Luego de los festejos con su familia por el logro
obtenido Rodrigo fue a su habitación, se recostó y cerró los ojos.
Lentamente sus
pensamientos fueron navegando en el mar de sus recuerdos hacia su juventud. Y
de allí a sus libros. Sin saber porque, movido por un impulso, fue hacia la
biblioteca. Pasó la mano por uno de los estantes y, mientras sus dedos dejaban
un camino entre el polvo, tuvo una sensación extraña, como si estuviera siendo
succionado por los libros. Rápidamente retiró la mano y la miró. La piel de sus
dedos estaba arrugada, como si hubieran estado bajo el agua. En la biblioteca,
el surco creado en el polvo había desaparecido. Volvió a pasar la mano y de
nuevo sintió la succión con mayor claridad. Rodrigo resistió el impulso de
retirar la mano fue succionado sin más.
Comenzó a caer a través de un vacío, del negro más
absoluto, que parecía no tener fin. De repente la luz se hizo de golpe y se
encontró acostado en un mar de arena. Se levantó y vio a su alrededor: un
desierto de dimensiones infinitas; pero no estaba solo, a sus espaldas se
encontraban una docena de hombres con la piel curtida por la falta de humedad y
cuyos ojos estaban completamente cubiertos por un leve tono azulado.
—Muad’Dib, ¡mira!
—dijo uno de ellos.
“No puede ser”,
pensó Rodrigo, “no puede ser”.
Pero lo era,
frente a él estaba Paul Atreides, y se encontraba en el desierto de Dune.
Paul comenzó a
caminar hacia él cuando, de repente, el suelo tembló.
—¡Shai-Ulud!
—gritó alguien y todos comenzaron a correr. Rodrigo, en cambio, aún sin poder
creer lo que estaba viviendo se quedó inmóvil.
El suelo debajo
de él comenzó a desaparecer y un gigantesco gusano de arena surgió de la nada y
lo tragó.
Rodrigo comenzó
nuevamente a caer en el vacío, Ahora se encontraba bajo una fuerte lluvia que le
golpeaba la cara, se paró y vio los carteles indicadores, se encontraba en el
cruce de Witcham Street y Jackson, junto a él un niño de impermeable amarillo
pasó corriendo, siguiendo un barco de papel, el cual se perdió en una
alcantarilla. El niño se agachó e intentó cogerlo.
—¡No, niño! ¡Sal
de allí! —dijo, y comenzó a correr hacia él. El niño metió la mano, y
desapareció. Rodrigo se lanzó hacia la alcantarilla, tras él, en un intento
fútil de rescatarlo, y volvió a encontrarse cayendo en el vacío.
Se encontraba
ahora frente a un incendio. Había bomberos por doquier y un fuerte olor a combustible.

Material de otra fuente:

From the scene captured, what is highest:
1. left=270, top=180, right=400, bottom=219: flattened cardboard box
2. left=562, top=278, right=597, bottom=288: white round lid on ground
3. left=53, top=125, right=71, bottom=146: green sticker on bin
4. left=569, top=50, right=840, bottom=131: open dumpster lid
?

Rodrigo comprendió todo al instante, los bomberos no estaban allí para apagar
el fuego, sino para potenciarlo. Estos, completamente vestidos de negro y con
el casco con el numero 451 grabado, alimentaban las llamas sin piedad.
—¡No quemen los
libros! —Comenzó a gritar, mientras corría desesperado hacia el incendio.
—¡Montag! —dijo
alguien —. ¡Detén a ese loco!
Montag intentó
detenerlo, pero ya era demasiado tarde. Rodrigo penetró en la casa y esta se
derrumbó tras su paso.
Una vez más,
penetró en el vacío. Pero esta vez Rodrigo no quería seguir recorriendo sus
libros, quería salir.
Sin saber cómo, tal vez porque así lo deseaba, se
encontró nuevamente en su habitación.
El cansancio recorría su cuerpo penetrándolo como
agua en tierra fértil. No entendía que había pasado. ¿Realmente había estado
dentro de esas historias? ¿Había visto al Muad’Dib en persona? ¿O su mente le
estaba jugando una mala pasada? No, esto ultimo era imposible. Aún podía sentir
el olor a combustible. Lo olfateaba. No era un engaño. Se miró en el espejo y
vió su cuerpo cubierto de arena, agua y cenizas.
Miró a la biblioteca, el surco que había creado con
sus manos había vuelto a desaparecer. Su vista se dirigió a los libros de contabilidad
que se encontraban en el suelo, los tocó y no sucedió nada.
Volvió a mirar la biblioteca, y sintió la tentación
de penetrar en ella una vez más. Solo que esta vez, él elegiría a donde ir. Y
sería para siempre. Ya había cumplido el
sueño de sus padres, ya se había recibido. Ahora quería ser él quien
determinara su destino.
Observó los títulos que poseía. Paseó su mirada por
Bradbury, Asimov, Lovecraft, Philip K. Dick, Arthur C. Clarke, Orson Scott
Card, Stephen King y, finalmente, se detuvo frente a un grueso libro de tapa
dura. No había pensado en ese libro en mucho tiempo. Era un libro que creaba un
mundo maravilloso, lleno de aventuras, de seres mágicos, duendes, elfos, héroes
y hobbits.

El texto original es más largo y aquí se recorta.